BlackRock Warns Shareholders That ESG Scrutiny Could Harm Its Reputation and Business In the risk disclosures section of its annual report filed with the Securities and Exchange Commission Friday, BlackRock added a section noting it "faces increasing focus from regulators, officials, clients and other stakeholders regarding ESG matters."

Is the global march towards sustainable development unsustainable? "Regulations related to climate risks could prove a costly burden for Canadian corporations, institutions." "The planned reset of global corporate capitalism to save the planet continues to stumble toward the great unknown, in the sense that even after decades of effort the machinery to expand regulatory control over investment and business decisions remains bogged down in murky conceptual clay. Developments in regulatory and legal circles suggest 2024 will be a pivotal year for the revolutionary ideas that are supposed to lead to a fundamental transition from bad economic policy to green."

"All of this is taking place on a shaky theoretical foundation in economics and environmental change. The 1987 Brundtland Commission simplistically defined sustainable development as “development which meets the needs of the present without compromising the ability of future generations to meet their own needs.” Exactly what “needs” are is unclear. Maybe it was intended to capture Marx’s slogan: “From each according to his ability, to each according to his needs.” Meaning: Take from wants of the developed world and give to the needs of the developing world?"

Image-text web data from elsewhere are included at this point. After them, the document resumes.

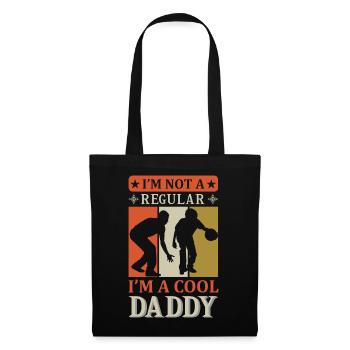 Cool Daddy Funny Dad Shirt - Tote Bag - black - Front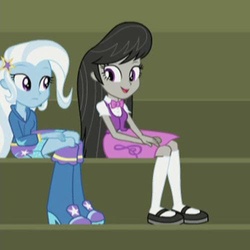 Size: 500x500 | Tagged: safe, screencap, octavia melody, trixie, equestria girls, g4, my little pony equestria girls: friendship games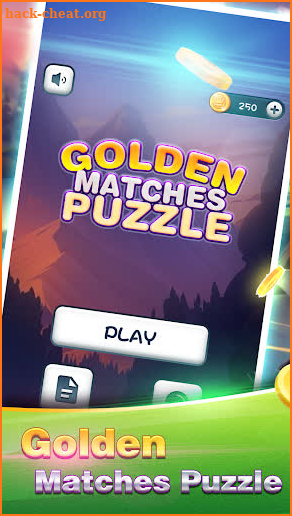 Golden Matches Puzzle screenshot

Yale turns its back on DEI policies Yale University announced it would reinstate standardised testing requirements in the autumn of 2025. Dean of Undergraduate Admissions Jeremiah Quinlan stated that Yale’s test-optional policies hurt the disadvantaged students it was trying to help: “Our analyses have found that applicants without test scores have been less likely to be admitted; concerningly, this was especially true for applicants from lower-income backgrounds and those attending high schools with fewer college-preparatory courses.” Yale’s decision makes it the third elite American university to reverse course after Dartmouth College and the Massachusetts Institute of Technology. Does this mean that the tide could be turning? 

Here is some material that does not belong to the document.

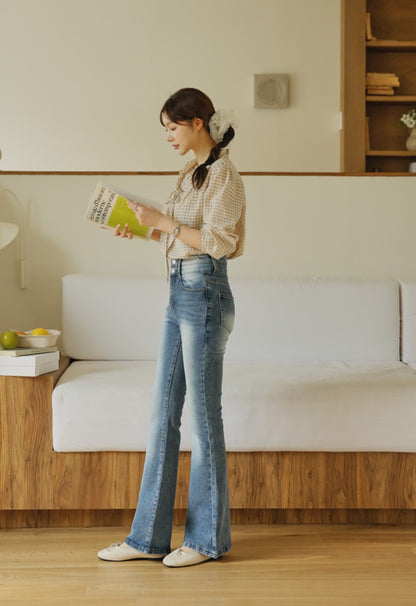 ⏩️ 골반패드 3type 더블버튼 부츠컷데님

"Now, as the progressive haze has begun to clear, universities such as Yale and Dartmouth have come to their senses. But their susceptibility to cultural trends should still be concerning, as these decisions should be based on quality evidence. So there is still a way to go before anti-meritocratic DEI policies are fully removed from college admissions."

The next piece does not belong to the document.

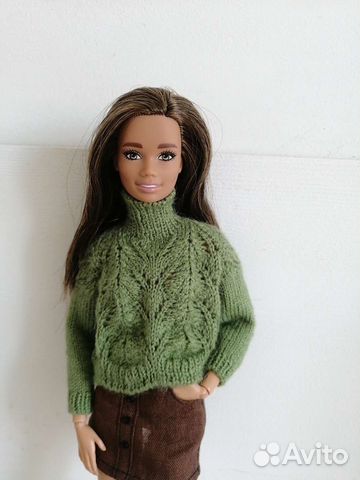 Кофточка и платье для барби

Energy poverty in Canada  As many as a fifth of Canadians face “energy poverty” due to high costs, says the Canadian Journal of Public Health. “Depending on the measure, six to 19 percent of Canadian households face energy poverty,” said a peer-reviewed study led by a McGill professor: “In Canada home heating during the winter months is a matter of life and death.” Maybe, just maybe, we can't "carbon tax" our way to prosperity after all.

ABSURDITIES

Rooftop Solar Industry On The Brink Solar customers across the country say that salespeople obscure the specific terms of the financial agreements and cloud the value of the products they peddle. Related court cases are starting to pile up. “I have been practicing consumer law for over a decade, and I’ve never seen anything like what we are seeing in the solar industry right now,” says Kristin Kemnitzer, who represents Jones and says her firm gets “multiple” calls every week from potential clients with similar stories. 

The Next Big Climate Scare: Counting Climate Change Deaths "With deaths from natural disasters and famine declining, and since fewer people die in warmer temperatures, the case for counting deaths from global warming is poor at best. But don’t underestimate the ability of climate alarmists to create fear by exaggerating the data."